▶ **Texto de leitura**:

Assistir de poltrona às trapalhadas de Pedro Nuno Santos, deixá-lo à beirinha do precipício, rezar para que não caia antes do tempo e usar as legislativas de 2026 para dar o golpe de misericórdia na maior esperança dos socialistas (assim reconhecido internamente) para se manterem no poder pós-António Costa. A última semana ajudou a consolidar uma convicção que há muito se instalou no núcleo duro do PSD: o ministro das Infraestruturas e grande candidato à sucessão de Costa está a transformar-se gradualmente numa “maçã podre” que pode dar muito jeito no futuro; e o pior que poderia acontecer era que esta maçã caísse da árvore antes do tempo.
“No PSD, há quem já tenha a tese de que é preciso preservar Pedro Nuno Santos. A continuar assim, ainda se perde a oportunidade de o ter como adversário”, ironiza um destacado dirigente social-democrata. Não é caso para menos, insiste-se no partido. Depois do folhetim em torno do novo aeroporto de Lisboa, que o deixou com um pé e meio fora do Governo, Pedro Nuno Santos é agora o governante mais exposto ao caso da indemnização milionária a Alexandra Reis.
E a procissão ainda vai no adro. Em silêncio desde que o caso explodiu (a exceção foi um tímido comunicado assinado conjuntamente com Medina), Pedro Nuno Santos ainda não apareceu publicamente a dar explicações, sem esquecer que foi pela mão dele que a antiga administradora chegou à NAV, empresa pública, escassos quatro meses depois de ser despedida de uma outra empresa do Estado a troco de 500 mil euros.
“Isto é só a ponta do icebergue”, contrapõe outro membro da direção social-democrata, que recorda os pecadilhos passados de Pedro Nuno Santos. Depois de ter sido o grande rosto socialista em defesa da nacionalização da TAP, cuja fatura vai nos 3,2 mil milhões de euros, será também Pedro Nuno Santos a concretizar a privatização da companhia aérea algures em 2023. “Vamos ver a que custo e com que contrapartidas para o Estado português”, antecipa a mesma fonte.

▶ **Dados registados**:

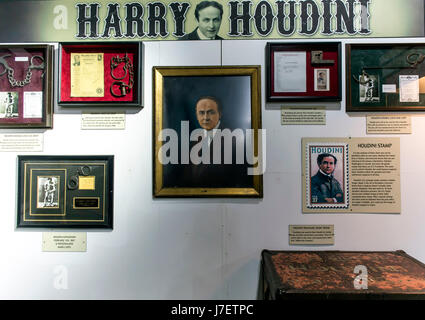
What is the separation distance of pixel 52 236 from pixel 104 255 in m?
0.30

▶ **Tarefas propostas**:
1 – Responda com base no texto sobre Pedro Nuno Santos:
(a) A que empresa pública chegou a antiga administradora pela mão de Pedro Nuno Santos?
(b) Quanto custa até agora a nacionalização da TAP?
(c) Em que ano se prevê a privatização da companhia aérea?
2 – Cite o trecho do texto sobre Pedro Nuno Santos que começa em "E a procissão" e termina em "a mesma fonte.".
Para responder, baseie-se só no texto.

▶ **Soluções**:
1 –
(a) À NAV.
(b) 3,2 mil milhões de euros.
(c) Em 2023.

2 –
E a procissão ainda vai no adro. Em silêncio desde que o caso explodiu (a exceção foi um tímido comunicado assinado conjuntamente com Medina), Pedro Nuno Santos ainda não apareceu publicamente a dar explicações, sem esquecer que foi pela mão dele que a antiga administradora chegou à NAV, empresa pública, escassos quatro meses depois de ser despedida de uma outra empresa do Estado a troco de 500 mil euros.
“Isto é só a ponta do icebergue”, contrapõe outro membro da direção social-democrata, que recorda os pecadilhos passados de Pedro Nuno Santos. Depois de ter sido o grande rosto socialista em defesa da nacionalização da TAP, cuja fatura vai nos 3,2 mil milhões de euros, será também Pedro Nuno Santos a concretizar a privatização da companhia aérea algures em 2023. “Vamos ver a que custo e com que contrapartidas para o Estado português”, antecipa a mesma fonte.